Officers Harris and Miller, along with FWC trapper Ray Simonsen, released a 10-foot female crocodile at the end of the Black Water River on Coon Key. The crocodile was found within the Lakewood Country Club community in good health and weighed 262 pounds. This was her first time being captured and she was subsequently tagged.
An officer was on land patrol when he stopped to conduct a fisheries inspection at a bayside location on Venetian Causeway. The lone subject was found to be in possession of twenty-four mangrove snappers, twenty-three of which were undersized. The subject was cited for the over-the-limit and undersized violations.
Lieutenant Haney and Officer Hein were on water patrol in the upper Keys when they saw a recreational boat pulling lobster traps.

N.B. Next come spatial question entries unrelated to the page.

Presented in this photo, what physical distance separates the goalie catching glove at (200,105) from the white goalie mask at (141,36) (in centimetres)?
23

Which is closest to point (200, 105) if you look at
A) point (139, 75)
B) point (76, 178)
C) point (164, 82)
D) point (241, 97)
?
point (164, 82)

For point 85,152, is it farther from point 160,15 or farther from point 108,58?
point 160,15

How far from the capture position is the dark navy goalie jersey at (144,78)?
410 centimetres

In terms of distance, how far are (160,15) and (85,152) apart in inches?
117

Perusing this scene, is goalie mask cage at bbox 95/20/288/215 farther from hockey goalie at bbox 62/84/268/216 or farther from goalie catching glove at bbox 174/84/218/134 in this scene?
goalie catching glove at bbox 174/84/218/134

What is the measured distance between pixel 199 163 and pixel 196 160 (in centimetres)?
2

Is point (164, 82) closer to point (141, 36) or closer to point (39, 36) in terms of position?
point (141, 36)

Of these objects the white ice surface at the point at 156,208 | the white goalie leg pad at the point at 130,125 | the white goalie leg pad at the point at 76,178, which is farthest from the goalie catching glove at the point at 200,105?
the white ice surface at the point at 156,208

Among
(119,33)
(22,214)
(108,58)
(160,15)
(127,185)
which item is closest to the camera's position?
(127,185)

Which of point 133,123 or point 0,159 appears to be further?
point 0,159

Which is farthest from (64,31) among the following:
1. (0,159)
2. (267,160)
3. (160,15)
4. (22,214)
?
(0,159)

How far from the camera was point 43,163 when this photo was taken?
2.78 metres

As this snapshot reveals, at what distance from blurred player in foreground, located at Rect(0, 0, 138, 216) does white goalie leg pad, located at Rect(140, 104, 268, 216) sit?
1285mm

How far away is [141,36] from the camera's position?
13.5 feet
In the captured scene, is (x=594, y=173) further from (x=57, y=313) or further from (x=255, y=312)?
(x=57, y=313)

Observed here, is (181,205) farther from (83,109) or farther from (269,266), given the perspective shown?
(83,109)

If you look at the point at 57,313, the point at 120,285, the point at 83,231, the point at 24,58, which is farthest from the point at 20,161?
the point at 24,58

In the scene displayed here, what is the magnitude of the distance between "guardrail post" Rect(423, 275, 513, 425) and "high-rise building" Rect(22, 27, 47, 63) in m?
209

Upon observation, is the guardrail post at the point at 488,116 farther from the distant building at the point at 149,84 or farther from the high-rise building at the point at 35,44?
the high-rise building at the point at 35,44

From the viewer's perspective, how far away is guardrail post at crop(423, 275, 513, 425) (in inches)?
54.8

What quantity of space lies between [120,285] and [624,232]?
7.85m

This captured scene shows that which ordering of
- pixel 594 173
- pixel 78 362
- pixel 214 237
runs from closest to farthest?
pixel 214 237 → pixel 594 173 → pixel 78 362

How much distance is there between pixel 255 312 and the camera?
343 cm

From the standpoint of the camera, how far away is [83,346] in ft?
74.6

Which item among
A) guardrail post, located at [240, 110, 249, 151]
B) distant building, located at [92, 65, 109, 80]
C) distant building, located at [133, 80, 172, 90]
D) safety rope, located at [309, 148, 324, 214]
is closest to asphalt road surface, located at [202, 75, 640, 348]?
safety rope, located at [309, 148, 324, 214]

They conducted a fisheries inspection and discovered that the captain was using illegal lobster traps and he was found to have more than the allotted number of stone crab traps. Also, the captain was found to be in possession of undersized lobster. The captain was cited accordingly.
Officer Robb was conducting fisheries inspections on the No Name Bridge when he encountered a group of fishermen that were actively fishing. He asked one of the fishermen about his catch and the fisherman responded that he was in possession of a snook that he caught earlier in the day. Once Officer Robb inspected the fish and confirmed that it was indeed a snook, he cited the subject for being in possession of a snook during the closed season.
Officer Hein assisted the Monroe County Sheriff’s Office in conducting a sobriety checkpoint to battle impaired driving in Key Largo. Officer Hein was one of the contact officers screening the drivers passing through the checkpoint for sobriety. A vehicle attempting to pass through the checkpoint was screened by Officer Hein and he detected a strong smell of marijuana emanating from the vehicle. After searching the occupants, he found one of the occupants of the vehicle to be in possession of drug paraphernalia and in possession of marijuana less than 20 grams.
COMMUNITY ORIENTED POLICING
Lieutenant Williams and Officers Futch, Reams, Reith and Tolbert patrolled Collier-Seminole State Park to ensure public safety and maintain crowd control during the “Drop-It-Can-Ya-3 Music & Art Festival.” More than thirty (30) bands and DJ’s performed during the three (3) day event.
Officers Futch and Tolbert represented FWC during the “Swamp Heritage Festival,” which is an annual event at the Big Cypress National Preserve. The officers’ display table and boards provided informational brochures and photographs of various fish and wildlife species. They also included “Ranger,” a mounted Florida panther to the display. In addition to providing hunting and fishing regulations, the officers included employment / recruitment materials. The officers provided information and education to approximately 150 festival attendees.